Several large financial institutions, including Morgan Stanley and Goldman Sachs, have been pushing to repay the bailout money, which many of them said they were forced to take last fall by then Treasury Secretary Henry Paulson. Large banks have chafed at executive compensation restrictions and other strings attached to the bailout money.

More than 600 banks have received about $199 billion from the bailout fund, which was initially called the Troubled Asset Relief Program, or TARP. The Obama administration has changed the name to the Capital Purchase Program. The government received preferred stock in the institutions and warrants to purchase additional stock as part of the investments. The banks also were required to pay dividends on the preferred stock, and so far the government has received $4.5 billion in such payments.

Several smaller banks already have been allowed to repay their bailout money, totaling about $1.9 billion so far. But the Obama administration has been concerned about the implications of some of the nation’s largest banks repaying their bailout money, fearing that a rush to return the money could prevent the banks from having enough capital to continue lending.

The Treasury Department, in conjunction with the Federal Reserve and other bank regulators, conducted stress tests of the 19 largest banks this spring to see if they had enough capital to withstand worse-than-expected economic conditions. Nine of the banks passed the test, but 10 others were required to raise a total of $75 billion in capital as a cushion against potential future losses on bad mortgage loans and other investments if the recession worsened.

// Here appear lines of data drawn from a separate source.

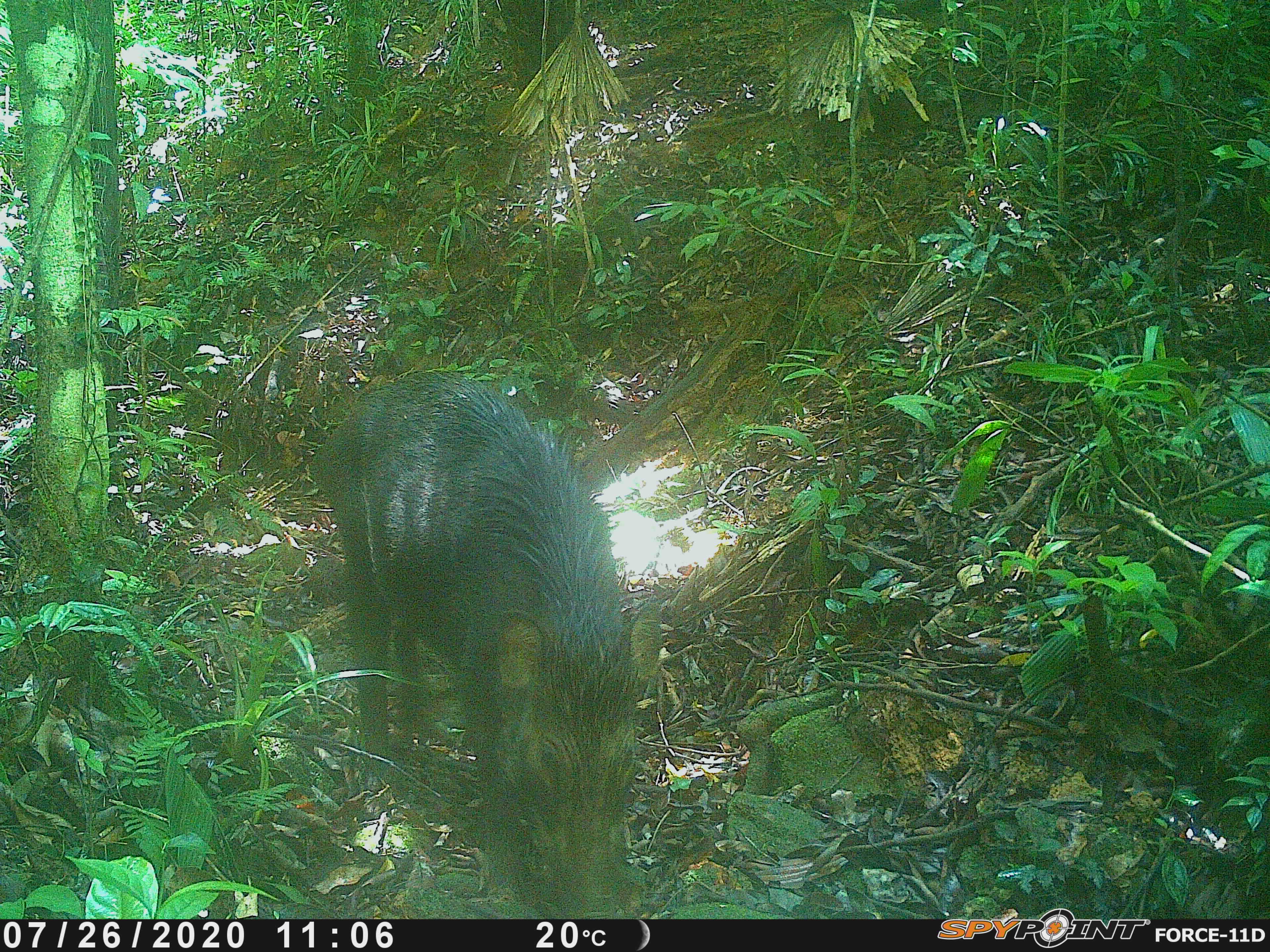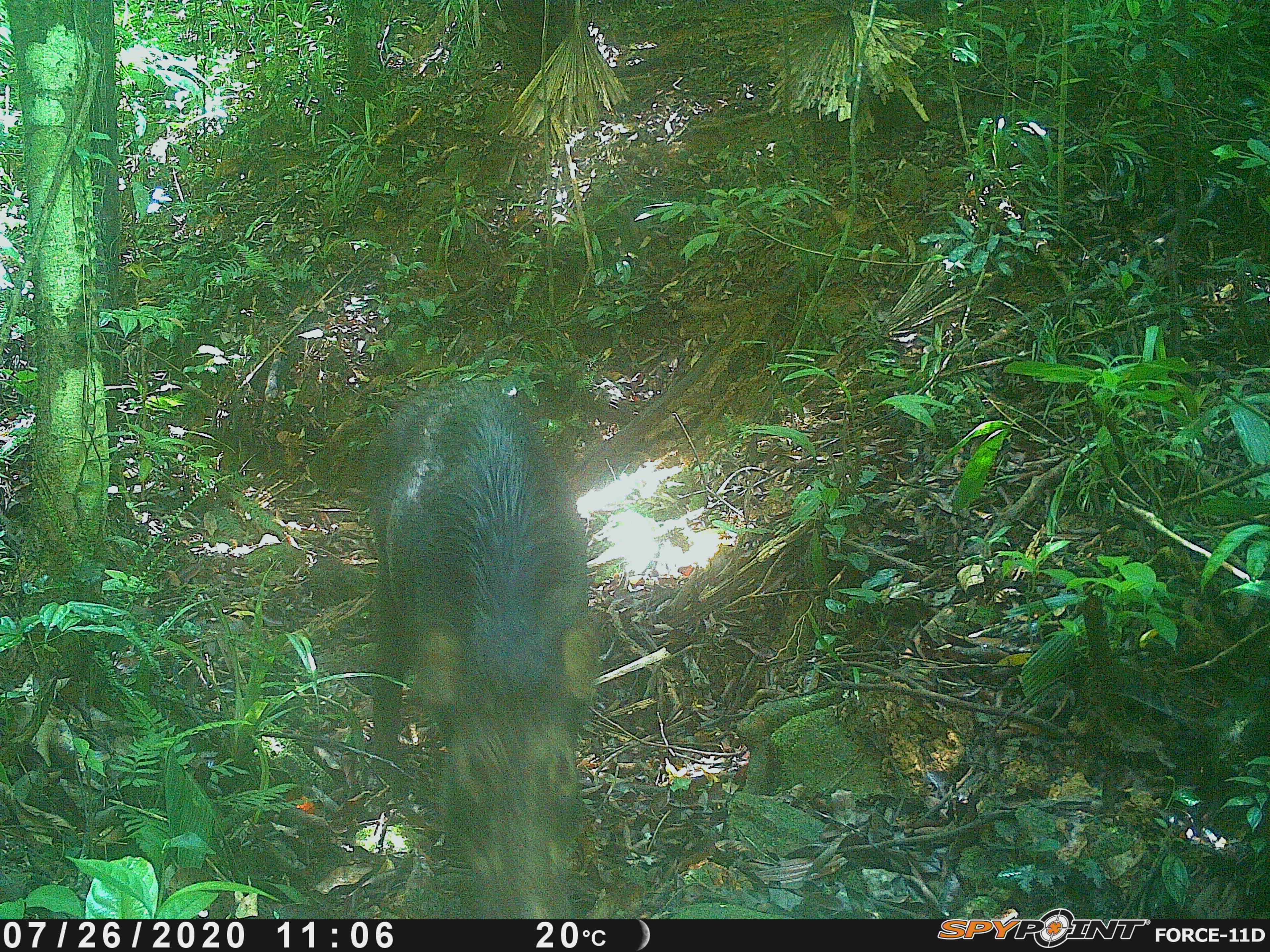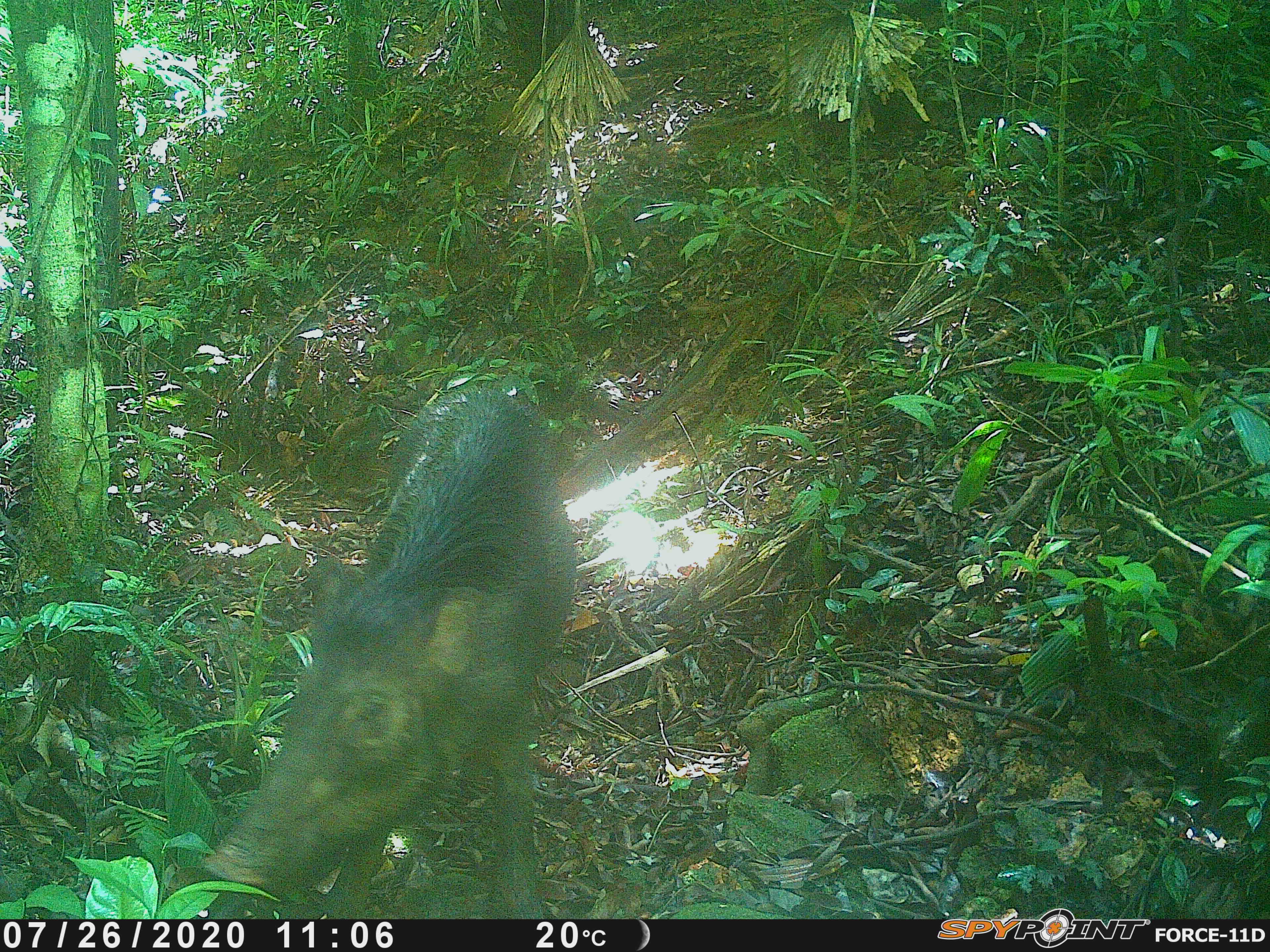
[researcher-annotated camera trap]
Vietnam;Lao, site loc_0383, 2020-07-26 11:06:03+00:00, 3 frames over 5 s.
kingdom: Animalia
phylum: Chordata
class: Mammalia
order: Artiodactyla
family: Suidae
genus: Sus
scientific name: Sus scrofa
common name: eurasian wild pig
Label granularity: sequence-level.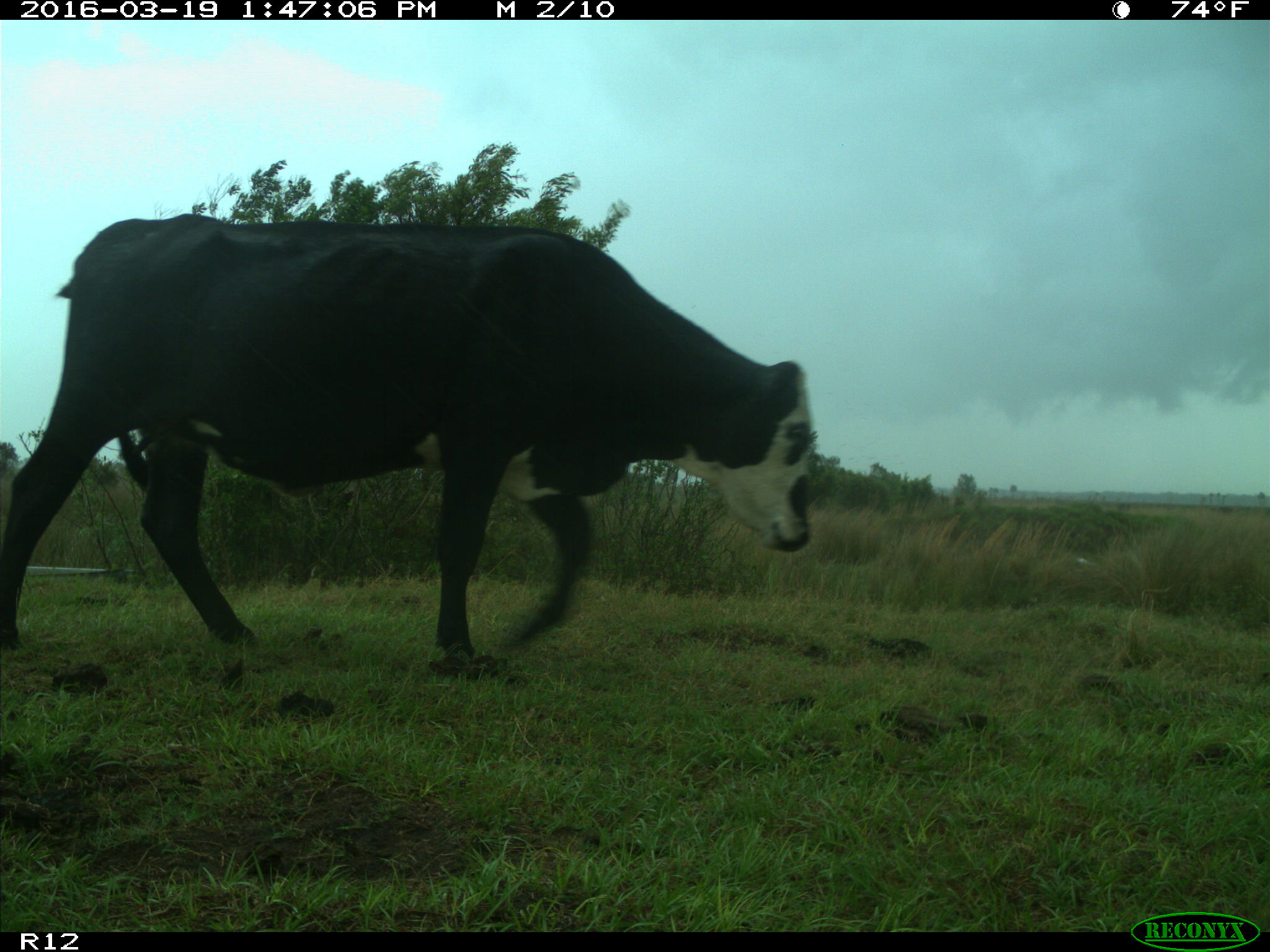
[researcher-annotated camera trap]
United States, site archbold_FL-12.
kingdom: Animalia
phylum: Chordata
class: Mammalia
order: Artiodactyla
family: Bovidae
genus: Bos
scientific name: Bos taurus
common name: domestic cow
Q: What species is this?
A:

Those banks have been working on plans to raise the money in recent weeks and faced a Monday deadline to submit those plans to the government. The Federal Reserve said Monday that the 10 banks, including Bank of America Corp. and Wells Fargo & Co., had submitted acceptable capital-raising plans.

The Treasury Department said today that banks that repay their bailout money will have the right to repurchase the government warrants “at fair market value.”

The Financial Services Roundtable, which represents large banks, said the announcement by Geithner today showed the industry is strong.

“The financial services industry is well-capitalized,” said Steve Bartlett, the group’s president. “This is a positive sign for the industry and the economy.”